Page text:

■ ■ ■

Well, there have been worse deaths, the on the field soldier Nazis notably died quite a few of them, as they were oft large individuals and it took them some time to kick off, and so forth. And of course your own death has to always be the worst of all. You have to suffer through that eventually, it will vary from person to person, and who knows? And there are the people the Nazis dumped alive into the crematoriums, and piled upon blazing fires. God only knows who in human history has died the worst possible death. That’s what the story of Jesus Christ was for; get you to believe someone else would perform that onerous task for you, namely Jesus Christ.

Do not try to get someone else to die for you. They never will be able to do that, and unfortunately, in a world full of schemes, dreams and ideas, both the lucratively and romantically minded brands of erstwhile fools will try to do something like that. And fools like me will daydream that someone else was shot in the back to save her own life later, so she could save someone else’s, a black lady’s, a life that was near and dear to Dr. King’s heart.

For the world has its many parallel coincidences, and to die for someone else will always be – strangely enough – one of them. Jesus Christ cannot die your death for you; someone else might die to save you at some point in time. It’s strange, but we’re stuck doing that for each other, sometimes. They say it happens every day, in parallel universes, on street corners, and perhaps even in dark and infamous British alleys. Such are my dreams, and also my nightmares. But I prefer to dream of life being good, than to nightmare about it being evil. I dream of a different path to follow.

I dream that Brother Malcolm X Shabazz would be happy my pagan family got the insurance money to buy our house, especially since my family is now Philippine and mostly brown skinned. And I dream that Catherine Eddoes, Annie Chapman, Elizabeth Stride and the other Jack the Ripper victims reached out to save my life from their graves, by letting me know what murder is: irreparable, impossible to escape once its too late – but not unstoppable. And finally, I dream of a Rev. Dr. Martin Luther King, Jr. – who bravely and purposefully laid his life down to end murders not unlike mine – on an all too often imitative, and all too soon over with, exotic, quixotic, and altogether sometimes pleasant – sometimes unpleasant – ant farm.

Rest in Peace, Catherine Eddoes. Remain beautiful forever, Annie Chapman. Be avenged by the Thames River, Elizabeth Stride, the two “Marys,” and the other four victims of the world’s first major serial killer, Dr. Jack “the Ripper” Reinhart. And stop being imitated, Dr. Jack!


Editor’s Note: Author Sir Arthur Conan Doyle, MD, revealed the probable identity of Jack the Ripper was a doctor acquaintance who was dying of sexual diseases, whom everyone knew fornicated with corpses, namely Dr. Jack Reinhart. Doyle wrote of shaking his hand and laughing with Reinhart over something hideous to do with killing people. Doyle could be overtly meaningful about death sometimes, and mostly wrote the Sherlock Holmes stories to capitalize on the crimes being committed; but what else can I say about myself? I laugh when I’m nervous, too.

■ ■ ■

Assigned task: Set down, word for word, the part of the essay on death above between "Rest in Peace, Catherine" and "I’m nervous, too.", inclusive.

■ ■ ■

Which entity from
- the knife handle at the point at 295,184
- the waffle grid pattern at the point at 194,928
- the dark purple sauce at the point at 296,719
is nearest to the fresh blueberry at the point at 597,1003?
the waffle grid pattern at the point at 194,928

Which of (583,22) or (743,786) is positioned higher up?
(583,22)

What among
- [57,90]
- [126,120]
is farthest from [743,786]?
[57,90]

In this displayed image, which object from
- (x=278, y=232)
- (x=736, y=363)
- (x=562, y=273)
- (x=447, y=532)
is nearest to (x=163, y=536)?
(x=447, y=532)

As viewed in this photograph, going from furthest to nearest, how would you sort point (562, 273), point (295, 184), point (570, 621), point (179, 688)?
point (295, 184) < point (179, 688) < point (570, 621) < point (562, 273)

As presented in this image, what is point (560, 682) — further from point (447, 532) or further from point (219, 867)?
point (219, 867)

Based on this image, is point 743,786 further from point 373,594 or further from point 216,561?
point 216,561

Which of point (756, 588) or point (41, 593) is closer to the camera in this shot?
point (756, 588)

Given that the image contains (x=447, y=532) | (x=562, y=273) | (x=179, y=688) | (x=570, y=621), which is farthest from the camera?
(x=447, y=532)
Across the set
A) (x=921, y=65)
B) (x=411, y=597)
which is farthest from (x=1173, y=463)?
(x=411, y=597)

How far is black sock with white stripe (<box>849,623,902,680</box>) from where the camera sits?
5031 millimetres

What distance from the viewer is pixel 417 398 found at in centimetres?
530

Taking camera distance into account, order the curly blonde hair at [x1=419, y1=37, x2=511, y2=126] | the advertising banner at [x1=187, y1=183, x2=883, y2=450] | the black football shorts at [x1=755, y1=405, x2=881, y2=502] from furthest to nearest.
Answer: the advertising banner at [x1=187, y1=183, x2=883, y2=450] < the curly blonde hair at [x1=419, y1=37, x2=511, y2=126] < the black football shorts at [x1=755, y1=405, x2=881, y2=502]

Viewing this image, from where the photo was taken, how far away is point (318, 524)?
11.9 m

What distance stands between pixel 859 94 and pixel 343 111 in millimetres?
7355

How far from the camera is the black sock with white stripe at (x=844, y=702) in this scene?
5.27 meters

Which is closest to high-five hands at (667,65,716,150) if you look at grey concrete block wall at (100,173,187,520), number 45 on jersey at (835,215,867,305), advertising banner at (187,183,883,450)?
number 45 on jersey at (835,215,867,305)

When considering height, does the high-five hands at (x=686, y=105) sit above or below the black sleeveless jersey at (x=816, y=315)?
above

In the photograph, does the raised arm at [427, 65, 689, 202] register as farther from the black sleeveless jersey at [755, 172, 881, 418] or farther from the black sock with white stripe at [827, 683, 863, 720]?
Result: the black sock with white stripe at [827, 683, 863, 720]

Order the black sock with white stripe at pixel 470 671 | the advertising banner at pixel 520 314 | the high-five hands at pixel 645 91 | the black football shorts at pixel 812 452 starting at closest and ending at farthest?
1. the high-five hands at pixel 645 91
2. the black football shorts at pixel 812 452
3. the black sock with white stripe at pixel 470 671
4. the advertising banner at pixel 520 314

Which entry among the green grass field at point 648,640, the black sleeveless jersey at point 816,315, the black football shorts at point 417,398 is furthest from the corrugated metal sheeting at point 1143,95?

■ ■ ■

Response for this exercise:
Rest in Peace, Catherine Eddoes. Remain beautiful forever, Annie Chapman. Be avenged by the Thames River, Elizabeth Stride, the two “Marys,” and the other four victims of the world’s first major serial killer, Dr. Jack “the Ripper” Reinhart. And stop being imitated, Dr. Jack!


Editor’s Note: Author Sir Arthur Conan Doyle, MD, revealed the probable identity of Jack the Ripper was a doctor acquaintance who was dying of sexual diseases, whom everyone knew fornicated with corpses, namely Dr. Jack Reinhart. Doyle wrote of shaking his hand and laughing with Reinhart over something hideous to do with killing people. Doyle could be overtly meaningful about death sometimes, and mostly wrote the Sherlock Holmes stories to capitalize on the crimes being committed; but what else can I say about myself? I laugh when I’m nervous, too.